A dangerous "superbug" has made its way into the North American food supply for the first time, Canadian researchers announced Wednesday. Routine testing of raw squid, imported from South Korea, revealed a strain of bacteria resistant to carbapenems, a class of antibiotics used to treat life-threatening infections.
This is concerning because carbapenems are a "last resort" antibiotic, one doctors turn to when common antibiotics fail. Health officials have been watching them closely; in April, the World Health Organization warned that antibiotic resistance had become a serious, global threat to public health, listing the spread of carbapanem resistance as a main reason for that.
Carbapanem-resistant bacteria have been detected in the environment and in animals used for food, but this is the first time they've been found in food itself. That raises the stakes considerably, Joseph Rubin, assistant professor of veterinary microbiology at the University of Saskatchewan and head of the research team, explained, because it means “the risk of exposure in the public goes beyond people with travel histories and beyond people who have been previously hospitalized" -- a select group -- to the general public.

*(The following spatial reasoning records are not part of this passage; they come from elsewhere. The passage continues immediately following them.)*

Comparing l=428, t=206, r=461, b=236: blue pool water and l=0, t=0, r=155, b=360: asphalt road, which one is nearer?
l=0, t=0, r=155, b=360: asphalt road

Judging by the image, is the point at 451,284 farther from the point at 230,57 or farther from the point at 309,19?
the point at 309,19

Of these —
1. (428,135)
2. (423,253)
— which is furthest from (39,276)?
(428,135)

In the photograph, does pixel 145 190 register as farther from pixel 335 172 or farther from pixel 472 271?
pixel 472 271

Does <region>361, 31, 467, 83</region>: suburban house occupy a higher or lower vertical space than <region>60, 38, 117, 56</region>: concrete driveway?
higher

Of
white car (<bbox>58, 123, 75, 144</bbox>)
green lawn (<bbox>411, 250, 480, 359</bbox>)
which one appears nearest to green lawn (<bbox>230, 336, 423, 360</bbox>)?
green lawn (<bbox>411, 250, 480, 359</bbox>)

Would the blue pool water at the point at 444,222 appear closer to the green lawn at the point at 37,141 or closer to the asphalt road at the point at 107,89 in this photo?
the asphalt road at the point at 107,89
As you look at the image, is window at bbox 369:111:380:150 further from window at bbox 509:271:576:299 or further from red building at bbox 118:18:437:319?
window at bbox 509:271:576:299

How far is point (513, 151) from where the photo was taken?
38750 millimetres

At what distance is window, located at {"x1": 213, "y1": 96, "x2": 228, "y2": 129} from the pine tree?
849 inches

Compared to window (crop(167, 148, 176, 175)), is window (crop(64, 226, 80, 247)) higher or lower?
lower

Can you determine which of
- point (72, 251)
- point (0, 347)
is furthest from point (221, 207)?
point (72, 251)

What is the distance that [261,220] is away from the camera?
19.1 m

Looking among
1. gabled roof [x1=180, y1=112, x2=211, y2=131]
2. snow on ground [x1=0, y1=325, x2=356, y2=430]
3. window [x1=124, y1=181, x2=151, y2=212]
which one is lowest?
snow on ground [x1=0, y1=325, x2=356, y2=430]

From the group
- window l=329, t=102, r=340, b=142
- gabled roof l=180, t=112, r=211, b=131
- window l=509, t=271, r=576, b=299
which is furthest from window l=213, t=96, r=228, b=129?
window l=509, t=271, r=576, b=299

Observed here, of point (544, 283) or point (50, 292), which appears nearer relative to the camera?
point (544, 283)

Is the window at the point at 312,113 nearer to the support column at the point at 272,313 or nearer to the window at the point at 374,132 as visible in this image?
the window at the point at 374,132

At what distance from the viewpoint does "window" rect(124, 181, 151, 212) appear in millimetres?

Maryn McKenna, who first broke the news, has more on why this is such a big deal:
Beyond the obvious, that this is a first finding of a resistance factor where it has not previously been, here are some concerns: Because the carbapenem-resistant bacteria tend to be gut bacteria, anything that conducts them into your gut—like, for instance, swallowing them—is problematic. The issue isn’t that the bacterium is going to cause a foodborne illness immediately; the bacteria carrying this gene was not a disease-causing variety. Rather, the concern is that the DNA conferring this resistance passes from this bacterium into the vast colony of diverse bacteria that live in your gut for your entire life, becoming incorporated into your gut flora and posing a risk of drug-resistant illness at some future point when the balance of your immune system slips.
That this was found on seafood—a type of food that we tend to undercook and sometimes eat raw—just increases the risk of transmission. And that’s not even to mention the possibility that bacteria containing the gene spread to other seafood or other foods in that store, or in the kitchens of anyone unlucky enough to bring them home.
“Finding this organism in food is extremely disturbing,” Rubin told the Washington Post. “This widens the possibilities for the spread of resistance.”
As a reminder, that would be very, very bad.